De mi orientación sexual forma parte mi grado de deseo, cada vez más entendido como un parámetro aparte, un
nuevo eje performativo, una nueva dimensión con respecto a la que debo
establecer mi coordenada para disfrutar de la ilusión de que seré localizable.
Mi lugar entre los polos asexualidad-alosexualidad tendrá un nombre mágico,
capaz de generar identificación y realidad. Diré qué soy y después lo seré, en
la confianza de que la categoría, por sus virtudes categoriales, elimine las
diferencias generadas por la imprecisión de mi apuesta.
¿Hablamos del romanticismo
como performatividad? Para qué seguir. Todo debe ser subordinado a conceptos
performativos, porque todo debe tener un resorte que lo acerque automática,
performativamente, al gamos, que es la performatividad por excelencia y de la
que dimanan todas las otras. El encaje de características genera un porcentaje
de afinidad. Un determinado porcentaje de afinidad es un match, lo que las
aplicaciones para ligar llaman una “potencial pareja”. La potencia no es aún el
acto, pero define al acto posible. Ser una pareja potencial es tener la
posibilidad de ser eso, pero no otra cosa.
El gamos, por
cierto, se rodea de performatividad
también para concluir. La ruptura del gamos es, de nuevo, algo que se dice
y después se hace. Cuando las personas que forman una pareja separan o alejan
sus residencias hay cosas que dejan de poder hacer. Cuando una pareja deja de
serlo puede seguir haciendo prácticamente cualquier cosa que antes hacía, pero
debe dejar de hacerlas. Su no gamos también debe ser performado. La finalidad,
por supuesto, es que un nuevo gamos pueda volver a formarse.
¿Y qué hay de los modelos
relacionales? ¿Son también performativos? ¿Y la agamia, entonces? ¿Es algo
así como otra pauta ciega que arrastra a la coherencia gratuita y a declararse
fuera o dentro? Cabría pensarlo. Veamos.
Todavía encontramos actitudes militantes en las no
monogamias. Todavía hay quien dice, como hace no tanto era habitual, que el
poliamor es mejor que la monogamia porque resuelve el problema de la
infidelidad. Desde esta perspectiva, el poliamor adquiere carácter de deber.

Tarea 1: Según el texto sobre la performatividad y el gamos, ¿por qué todo debe subordinarse a conceptos performativos? Responde en una a tres oraciones.
Tarea 2: Prosigue el texto sobre la performatividad y el gamos a partir de su última oración.

Filas mostradas:
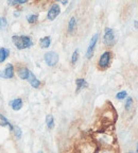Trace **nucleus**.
Masks as SVG:
<instances>
[{
	"instance_id": "1",
	"label": "nucleus",
	"mask_w": 138,
	"mask_h": 153,
	"mask_svg": "<svg viewBox=\"0 0 138 153\" xmlns=\"http://www.w3.org/2000/svg\"><path fill=\"white\" fill-rule=\"evenodd\" d=\"M12 42L14 43V45L16 46L17 49L22 50V49H27V48H30L33 45V39H32L30 36L26 35H15L12 37Z\"/></svg>"
},
{
	"instance_id": "2",
	"label": "nucleus",
	"mask_w": 138,
	"mask_h": 153,
	"mask_svg": "<svg viewBox=\"0 0 138 153\" xmlns=\"http://www.w3.org/2000/svg\"><path fill=\"white\" fill-rule=\"evenodd\" d=\"M44 59H45V62L48 66L53 67L59 62V54L56 52H54V51H49V52L45 53Z\"/></svg>"
},
{
	"instance_id": "3",
	"label": "nucleus",
	"mask_w": 138,
	"mask_h": 153,
	"mask_svg": "<svg viewBox=\"0 0 138 153\" xmlns=\"http://www.w3.org/2000/svg\"><path fill=\"white\" fill-rule=\"evenodd\" d=\"M98 39H99V34L96 33L95 35L91 37V42H89V45H88V48H87V52H86V59H91L93 55V52H95V48H96V45L98 43Z\"/></svg>"
},
{
	"instance_id": "4",
	"label": "nucleus",
	"mask_w": 138,
	"mask_h": 153,
	"mask_svg": "<svg viewBox=\"0 0 138 153\" xmlns=\"http://www.w3.org/2000/svg\"><path fill=\"white\" fill-rule=\"evenodd\" d=\"M111 59H112V54L110 51L103 52V54L100 56V60H99V67L101 69H106L107 67L110 66Z\"/></svg>"
},
{
	"instance_id": "5",
	"label": "nucleus",
	"mask_w": 138,
	"mask_h": 153,
	"mask_svg": "<svg viewBox=\"0 0 138 153\" xmlns=\"http://www.w3.org/2000/svg\"><path fill=\"white\" fill-rule=\"evenodd\" d=\"M115 43L114 30L111 28H106L104 31V44L107 46H113Z\"/></svg>"
},
{
	"instance_id": "6",
	"label": "nucleus",
	"mask_w": 138,
	"mask_h": 153,
	"mask_svg": "<svg viewBox=\"0 0 138 153\" xmlns=\"http://www.w3.org/2000/svg\"><path fill=\"white\" fill-rule=\"evenodd\" d=\"M60 13H61L60 5L56 4V3H54V4H52V7H50V10L48 11L47 18L49 19V20H54V19L60 15Z\"/></svg>"
},
{
	"instance_id": "7",
	"label": "nucleus",
	"mask_w": 138,
	"mask_h": 153,
	"mask_svg": "<svg viewBox=\"0 0 138 153\" xmlns=\"http://www.w3.org/2000/svg\"><path fill=\"white\" fill-rule=\"evenodd\" d=\"M28 80H29V82H30V84H31V86L34 87V88H38V87L41 86V81H39V80H38L31 71H30V74H29Z\"/></svg>"
},
{
	"instance_id": "8",
	"label": "nucleus",
	"mask_w": 138,
	"mask_h": 153,
	"mask_svg": "<svg viewBox=\"0 0 138 153\" xmlns=\"http://www.w3.org/2000/svg\"><path fill=\"white\" fill-rule=\"evenodd\" d=\"M14 76V66L12 64H7L5 67L4 71H3V76L7 79H11Z\"/></svg>"
},
{
	"instance_id": "9",
	"label": "nucleus",
	"mask_w": 138,
	"mask_h": 153,
	"mask_svg": "<svg viewBox=\"0 0 138 153\" xmlns=\"http://www.w3.org/2000/svg\"><path fill=\"white\" fill-rule=\"evenodd\" d=\"M76 94H78L80 91H82V89L86 88V87L88 86L86 80H84V79H76Z\"/></svg>"
},
{
	"instance_id": "10",
	"label": "nucleus",
	"mask_w": 138,
	"mask_h": 153,
	"mask_svg": "<svg viewBox=\"0 0 138 153\" xmlns=\"http://www.w3.org/2000/svg\"><path fill=\"white\" fill-rule=\"evenodd\" d=\"M10 105H11V108H12L14 111L22 110V99H19V98L14 99V100L11 101Z\"/></svg>"
},
{
	"instance_id": "11",
	"label": "nucleus",
	"mask_w": 138,
	"mask_h": 153,
	"mask_svg": "<svg viewBox=\"0 0 138 153\" xmlns=\"http://www.w3.org/2000/svg\"><path fill=\"white\" fill-rule=\"evenodd\" d=\"M39 45H41V47L44 48V49H47L48 47H50L51 37L50 36H45V37L41 38V39H39Z\"/></svg>"
},
{
	"instance_id": "12",
	"label": "nucleus",
	"mask_w": 138,
	"mask_h": 153,
	"mask_svg": "<svg viewBox=\"0 0 138 153\" xmlns=\"http://www.w3.org/2000/svg\"><path fill=\"white\" fill-rule=\"evenodd\" d=\"M29 74H30V71H29V69L28 68H26V67L20 68V69L18 70V76L22 80H28Z\"/></svg>"
},
{
	"instance_id": "13",
	"label": "nucleus",
	"mask_w": 138,
	"mask_h": 153,
	"mask_svg": "<svg viewBox=\"0 0 138 153\" xmlns=\"http://www.w3.org/2000/svg\"><path fill=\"white\" fill-rule=\"evenodd\" d=\"M10 54V51L9 49H7V48H0V63H3L5 60L7 59V56H9Z\"/></svg>"
},
{
	"instance_id": "14",
	"label": "nucleus",
	"mask_w": 138,
	"mask_h": 153,
	"mask_svg": "<svg viewBox=\"0 0 138 153\" xmlns=\"http://www.w3.org/2000/svg\"><path fill=\"white\" fill-rule=\"evenodd\" d=\"M46 124H47V128L49 130L54 128V118H53L52 115L49 114L46 116Z\"/></svg>"
},
{
	"instance_id": "15",
	"label": "nucleus",
	"mask_w": 138,
	"mask_h": 153,
	"mask_svg": "<svg viewBox=\"0 0 138 153\" xmlns=\"http://www.w3.org/2000/svg\"><path fill=\"white\" fill-rule=\"evenodd\" d=\"M0 120H1V123H0V126H1V127H9L10 130H11V131H13V128H14V127L10 123V121L7 119V117H4L3 115L0 114Z\"/></svg>"
},
{
	"instance_id": "16",
	"label": "nucleus",
	"mask_w": 138,
	"mask_h": 153,
	"mask_svg": "<svg viewBox=\"0 0 138 153\" xmlns=\"http://www.w3.org/2000/svg\"><path fill=\"white\" fill-rule=\"evenodd\" d=\"M76 17H71L68 22V32L69 33H72V31H73L74 28H76Z\"/></svg>"
},
{
	"instance_id": "17",
	"label": "nucleus",
	"mask_w": 138,
	"mask_h": 153,
	"mask_svg": "<svg viewBox=\"0 0 138 153\" xmlns=\"http://www.w3.org/2000/svg\"><path fill=\"white\" fill-rule=\"evenodd\" d=\"M132 105H133V99H132L131 97H128V98H126L125 104H124V108H125L126 112H129V111L131 110Z\"/></svg>"
},
{
	"instance_id": "18",
	"label": "nucleus",
	"mask_w": 138,
	"mask_h": 153,
	"mask_svg": "<svg viewBox=\"0 0 138 153\" xmlns=\"http://www.w3.org/2000/svg\"><path fill=\"white\" fill-rule=\"evenodd\" d=\"M13 133H14L15 137H16L17 139L20 138V137H22V129H19L18 127H14V128H13Z\"/></svg>"
},
{
	"instance_id": "19",
	"label": "nucleus",
	"mask_w": 138,
	"mask_h": 153,
	"mask_svg": "<svg viewBox=\"0 0 138 153\" xmlns=\"http://www.w3.org/2000/svg\"><path fill=\"white\" fill-rule=\"evenodd\" d=\"M78 59H79V49H76L74 52L72 53V56H71V64L74 65L76 62H78Z\"/></svg>"
},
{
	"instance_id": "20",
	"label": "nucleus",
	"mask_w": 138,
	"mask_h": 153,
	"mask_svg": "<svg viewBox=\"0 0 138 153\" xmlns=\"http://www.w3.org/2000/svg\"><path fill=\"white\" fill-rule=\"evenodd\" d=\"M37 19H38V16L35 14L33 15H29L28 17H27V20H28L29 24H34V22H37Z\"/></svg>"
},
{
	"instance_id": "21",
	"label": "nucleus",
	"mask_w": 138,
	"mask_h": 153,
	"mask_svg": "<svg viewBox=\"0 0 138 153\" xmlns=\"http://www.w3.org/2000/svg\"><path fill=\"white\" fill-rule=\"evenodd\" d=\"M126 97H128V93H126L125 91H119V93L116 95V98L118 99V100H123V99H125Z\"/></svg>"
},
{
	"instance_id": "22",
	"label": "nucleus",
	"mask_w": 138,
	"mask_h": 153,
	"mask_svg": "<svg viewBox=\"0 0 138 153\" xmlns=\"http://www.w3.org/2000/svg\"><path fill=\"white\" fill-rule=\"evenodd\" d=\"M27 2V0H14V1H9V4L17 5V4H24Z\"/></svg>"
},
{
	"instance_id": "23",
	"label": "nucleus",
	"mask_w": 138,
	"mask_h": 153,
	"mask_svg": "<svg viewBox=\"0 0 138 153\" xmlns=\"http://www.w3.org/2000/svg\"><path fill=\"white\" fill-rule=\"evenodd\" d=\"M7 19L4 17H0V28L1 29H4L7 27Z\"/></svg>"
},
{
	"instance_id": "24",
	"label": "nucleus",
	"mask_w": 138,
	"mask_h": 153,
	"mask_svg": "<svg viewBox=\"0 0 138 153\" xmlns=\"http://www.w3.org/2000/svg\"><path fill=\"white\" fill-rule=\"evenodd\" d=\"M134 27H135L136 29H138V22H137V20H135V22H134Z\"/></svg>"
},
{
	"instance_id": "25",
	"label": "nucleus",
	"mask_w": 138,
	"mask_h": 153,
	"mask_svg": "<svg viewBox=\"0 0 138 153\" xmlns=\"http://www.w3.org/2000/svg\"><path fill=\"white\" fill-rule=\"evenodd\" d=\"M100 153H111L108 150H104V151H102V152H100Z\"/></svg>"
},
{
	"instance_id": "26",
	"label": "nucleus",
	"mask_w": 138,
	"mask_h": 153,
	"mask_svg": "<svg viewBox=\"0 0 138 153\" xmlns=\"http://www.w3.org/2000/svg\"><path fill=\"white\" fill-rule=\"evenodd\" d=\"M62 3H63V4H64V5H66L67 3H68V1H62Z\"/></svg>"
},
{
	"instance_id": "27",
	"label": "nucleus",
	"mask_w": 138,
	"mask_h": 153,
	"mask_svg": "<svg viewBox=\"0 0 138 153\" xmlns=\"http://www.w3.org/2000/svg\"><path fill=\"white\" fill-rule=\"evenodd\" d=\"M136 153H138V143H137V145H136Z\"/></svg>"
},
{
	"instance_id": "28",
	"label": "nucleus",
	"mask_w": 138,
	"mask_h": 153,
	"mask_svg": "<svg viewBox=\"0 0 138 153\" xmlns=\"http://www.w3.org/2000/svg\"><path fill=\"white\" fill-rule=\"evenodd\" d=\"M37 153H44V152H43V151H38Z\"/></svg>"
},
{
	"instance_id": "29",
	"label": "nucleus",
	"mask_w": 138,
	"mask_h": 153,
	"mask_svg": "<svg viewBox=\"0 0 138 153\" xmlns=\"http://www.w3.org/2000/svg\"><path fill=\"white\" fill-rule=\"evenodd\" d=\"M128 153H133V152H132V151H130V152H128Z\"/></svg>"
}]
</instances>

Resultado final 1: Porque todo debe tener un resorte que lo acerque de forma automática y performativa al gamos. El gamos es la performatividad por excelencia, y de él dimanan todas las demás.

Resultado final 2:
Pero no de deber inconsciente e impuesto, como la performatividad gámica, sino
de deber moral, determinado por el juicio y asumido por la voluntad consciente.
Cada día más, sin embargo, el discurso oficial de la no
monogamia es “todos los modelos relacionales
son igual de válidos” (y se usa este término espantoso, “válido”, que
generaliza la validez, igualando los ámbitos éticos y no éticos). La necesidad
de no competir entre modelos (o de no cuestionar la hegemonía del poliamor) así
como la de no amenazar directamente a la monogamia para que ésta te conceda
espacios visibles, ha producido este discurso del entendimiento universal entre
modelos. Y, con él, la asimilación a la performatividad. El deber vuelve a ser
sólo deber de pertenencia, de identidad representada. Cualquier modelo está
igualmente bien, pero yo debo determinar a cuál pertenezco para ser
identificable por quienes pueden convertirse en mi pareja. Es necesario que la
gente me vea y me identifique como representante legítimo de un modelo, de modo
que puedan realizar su pertenencia a dicho modelo sobre mí.
Todos los modelos son igualmente válidos, pero a la vez yo
defiendo con uñas y dientes que debo pertenecer al mío, desde la moral
arbitraria en la que educa la afición deportiva: Barcelona contra Madrid, hasta
la última sangre y, a la vez, tan amigxs. “El deporte es bueno porque une”, y
lo hace mediante la separación. Une, por lo tanto, en la enemistad. Todxs se
reconocen mutuamente en la que es su única condición sustancial: la identidad incompatible.
Hoy ya no se es poliamorosx. Hoy se dice “estoy
poliamorosx”. Pero el reconocimiento de que no se es carece de importancia. Lo
verdaderamente relevante es señalar el lugar de la identidad, preservando en él
el derecho a la incoherencia. La sucesividad de espacios identitarios es, por
supuesto, el resultado de la expansión del espíritu de la monogamia secuencial.
Cada identidad debe ser vivida como eterna mientras dure. Del mismo modo que el
amor. La ética queda fuera de la partida. Las relaciones personales no son su
tablero. El nuevo espacio identitario aspira a incluirlo todo, menos la ética.
La agamia, sin
embargo, no sólo no se ha bajado jamás del carro de definirse a partir de
principios éticos, sino que se podría decir que es una ética de las relaciones.
La polémica generada por el vídeo “Prejuicios en la no monogamia (I): ningúnmodelo relacional es mejor que otro”, lo pone de manifiesto. La tesis del vídeo
era muy poco ambiciosa. No se decía en él que la agamia fuera mejor que otros
modelos. Se intuía, claro, pero parece absurdo esperar que mi opinión fuera
otra. En el vídeo sólo se defendía el derecho a comparar modelos. Nada más. La
idea de que los modelos pueden ser comparados y situados en una escala ética
donde unos ocuparan posiciones superiores o inferiores que otros. Por supuesto
fue considerado anatema y, por supuesto, poco se dijo para rebatir sus
evidentes y sencillísimos argumentos.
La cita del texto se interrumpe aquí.